Tuesday 17 July 2007

How can we live in the moment when Christmas starts in June?

Santa's Summer Holidays

Here we are trying to be good little citizens, keeping our heads down, building up our credit card bills, and generally doing what we are told.
Alongside that we willingly swallow all the hogwash that we are fed about what will make our lives longer and more liveable.
Together with all the traditional 'Don't smoke that fag you smelly toe-rag; get up and exercise more, you lazy piece of snivelling lardass' advice, we also absorb the happy smiley luvvy duvvy New Agey spectrum, which has us putting good things out into the universe (botty burps notwithstanding), washing our hair in tree bark extract (why, pray, are we meant to assume that tree bark is good for hair? On the rare occasions I have encountered tree bark close up, I've never suffered from the urge to rub my head on it.)
and aspiring to that greatest piece of New Age Old Hippy Ancient Eastern wisdom fusion: Being in the moment.
Sarcy remarks apart, I am a great believer of making the most of now. Having failed to decide whether I'm an atheist or a pantheist, I do believe that this life is all we have, and to live in the past, which we can no longer influence, or to live obsessed by the future in such a way as to guarantee a ticket out of here into some kind of everlasting future (see: all organised religion) is to miss the point.
But how the bleedin' hell am I meant to succeed when the society I live in cannot wait to drag me out of the present?
######
Write the next part of the blog post above about Christmas arriving in June, continuing from its last sentence.

SUPPLIED INFORMATION>
######
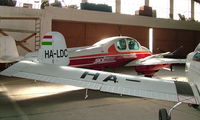 HA-LDC @ LHDK - Dunakeszi Airport, Hungary - by Attila Groszvald-Groszi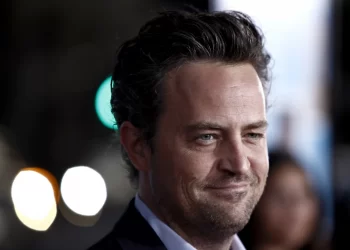 Matthew Perry, Emmy-nominated ‘Friends’ star, dead at 54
######
WRITTEN ANSWER>
After the night of the 21st June, if one was to be a miserable anal-retentive stickler for statistic, one might say 'Ah now, da nights are drawing in, so they are!'
Equally, one might not, because we are still in the middle of summer, a fact we all realise the moment the nasty black cloud moves away from the sun, and we once more exclaim in empirical ecstasy: 'Wow! That sun is hot!'
On the morning of June 22nd, a few short hours after the longest day had passed, I was waltzing down the Prom when I spotted a large sign outside Leisureland, advertising the arrival of an ice rink for Christmas.
"Coming Soon!" it proudly declared.
As a regular Prom pounder, I will now have to look at this sign every day for the next six months. While I was, I suppose, grateful that they had waited at least a couple of hours past Midsummer's Day to advertise their rink, I could not miss the irony of that 'Coming Soon'.
There is not a single point of the year further from Christmas.
Despite my best efforts to appreciate the 'now', this Tigerish profit-driven greed and madness plunges me each day into a vortex that seeks to send me off to the cold dark days of winter before I've barely touched my summer.
Every year, the achingly dreadful inevitability of this glitzy modern mutation of a noble ancient holiday obscures the majesty of the calm dark season. I used to wish we could just one year transport Christmas to early July, just for the hell of it.
However, having seen a snow flake advertising Christmas in Galway in midsummer, I retract my wish.
Leave Christmas in December, and leave us to enjoy our summer and autumn.
Don't force us to wish our lives away before we can appreciate what is happening around us at this unique moment.
****
As the Arts Festival hits town, some of you might be planning a wee excursion to Connemara to escape the crowds.
Whatever the weather, it is simply impossible to feel let down by the sight of the Maamturks, the Pins, the lakes and the hills of Joyce's Country.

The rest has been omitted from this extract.